Mon parcours professionnel est assez atypique dans le champ. J’ai débuté ma carrière par un exercice libéral de chirurgien-dentiste en région Bourgogne Franche-Comté. Après 16 ans d’activité, j’ai fait le choix de m’orienter vers le secteur hospitalier, en intégrant la structure psychiatrique du Centre Hospitalier La Chartreuse à Dijon, un établissement prenant en charge les personnes en situation de handicap psychique. Marqué par l’état de santé bucco-dentaire très dégradé de ces patients, je me suis questionné plus largement sur cette problématique. De ce questionnement a germé mon intérêt pour d’autres thématiques de santé publique, en ce qui concerne d’une part, l’organisation des soins et les parcours de soins mais aussi concernant la promotion de la santé, la littératie en santé et la mesure de la subjectivité en santé dans le contexte de la maladie mentale.

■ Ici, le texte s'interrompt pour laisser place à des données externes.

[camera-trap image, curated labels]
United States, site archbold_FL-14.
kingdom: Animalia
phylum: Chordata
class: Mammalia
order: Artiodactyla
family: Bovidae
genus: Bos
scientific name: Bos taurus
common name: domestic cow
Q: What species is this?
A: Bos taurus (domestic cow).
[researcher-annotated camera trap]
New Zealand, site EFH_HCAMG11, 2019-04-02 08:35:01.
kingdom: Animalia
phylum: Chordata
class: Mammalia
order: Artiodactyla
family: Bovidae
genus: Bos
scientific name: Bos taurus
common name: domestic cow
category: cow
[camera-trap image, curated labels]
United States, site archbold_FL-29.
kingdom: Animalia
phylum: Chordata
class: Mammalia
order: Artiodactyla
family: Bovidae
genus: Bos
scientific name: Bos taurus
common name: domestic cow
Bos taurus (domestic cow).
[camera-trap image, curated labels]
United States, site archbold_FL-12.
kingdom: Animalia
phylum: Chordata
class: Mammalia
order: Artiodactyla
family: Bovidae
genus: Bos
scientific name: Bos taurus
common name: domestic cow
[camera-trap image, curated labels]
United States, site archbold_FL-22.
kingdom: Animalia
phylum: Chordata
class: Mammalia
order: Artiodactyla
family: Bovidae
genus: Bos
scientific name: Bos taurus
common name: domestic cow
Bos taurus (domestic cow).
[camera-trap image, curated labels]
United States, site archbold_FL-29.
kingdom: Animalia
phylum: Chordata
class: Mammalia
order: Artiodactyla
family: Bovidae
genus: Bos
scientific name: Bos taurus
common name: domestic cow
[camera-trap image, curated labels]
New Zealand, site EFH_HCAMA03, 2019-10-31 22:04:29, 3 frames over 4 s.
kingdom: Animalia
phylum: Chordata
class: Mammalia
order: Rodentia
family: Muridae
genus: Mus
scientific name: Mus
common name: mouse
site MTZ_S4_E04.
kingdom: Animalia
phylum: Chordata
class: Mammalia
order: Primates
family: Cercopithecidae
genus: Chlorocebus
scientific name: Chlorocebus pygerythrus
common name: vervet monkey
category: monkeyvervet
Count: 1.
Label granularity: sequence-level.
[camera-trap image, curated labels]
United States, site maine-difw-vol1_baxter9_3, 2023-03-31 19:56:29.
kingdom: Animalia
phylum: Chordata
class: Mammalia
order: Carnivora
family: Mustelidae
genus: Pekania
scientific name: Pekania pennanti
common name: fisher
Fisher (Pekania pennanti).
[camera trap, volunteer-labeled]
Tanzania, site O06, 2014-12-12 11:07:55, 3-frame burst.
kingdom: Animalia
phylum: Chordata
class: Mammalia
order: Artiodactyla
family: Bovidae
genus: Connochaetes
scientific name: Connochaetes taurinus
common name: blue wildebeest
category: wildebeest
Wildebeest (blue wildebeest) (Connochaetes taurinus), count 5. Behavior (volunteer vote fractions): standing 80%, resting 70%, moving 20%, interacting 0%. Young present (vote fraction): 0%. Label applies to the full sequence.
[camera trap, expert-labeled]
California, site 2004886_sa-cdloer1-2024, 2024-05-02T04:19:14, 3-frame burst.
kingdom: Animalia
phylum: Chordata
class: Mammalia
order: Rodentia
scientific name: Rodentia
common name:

Je me suis ensuite orienté vers une carrière hospitalo-universitaire, et je suis actuellement Maître de conférences des universités et praticien hospitalier (habilité à diriger les recherches) en santé publique à l’Université et au CHU de Tours, ou je dirige le service d’odontologie. Mon laboratoire de rattachement est l'EA Education Ethique Santé.
Au cours de mon exercice au sein du CH La Chartreuse, j’ai été confronté « brutalement » à la réalité de la psychiatrie, et cela m’a donné l’occasion de prendre la mesure des difficultés rencontrées par les professionnel.le.s de santé, mais aussi des problématiques de la santé mentale au sens large (accompagnement du handicap psychique, parcours de soins, stigmatisation, etc.). Je n’étais pas familiarisé avec ces questions, ce fut pour moi une découverte. Ayant des attaches dijonnaises, je me suis approprié la théorie du « maitre ignorant » de Joseph Jacotot, qui favorise l’émancipation intellectuelle et le pas de côté qui permet un autre regard. C’est en tout cas dans cet esprit que j’ai abordé ces questions et c’est en ce sens que je me définis comme un acteur de santé publique de terrain avant tout.
Dans quelles circonstances avez-vous intégré l'environnement de la revue Santé Publique ?
J’ai eu l’occasion de publier des articles dans la revue, sur certains de mes travaux de recherche. En 2018, j’ai répondu à l'appel à candidatures visant à intégrer le Comité de rédaction et mon dossier a été retenu par le comité de sélection. Au sein du comité, j’ai beaucoup apprécié la méthode de travail mise en place par le Rédacteur en chef, Jean-Claude Henrard. Admirablement animé par la coordinatrice de la revue Hélène Kane, j’y ai trouvé une ambiance de travail chaleureuse, un accueil agréable, et surtout une ligne éditoriale en phase avec les valeurs que je porte.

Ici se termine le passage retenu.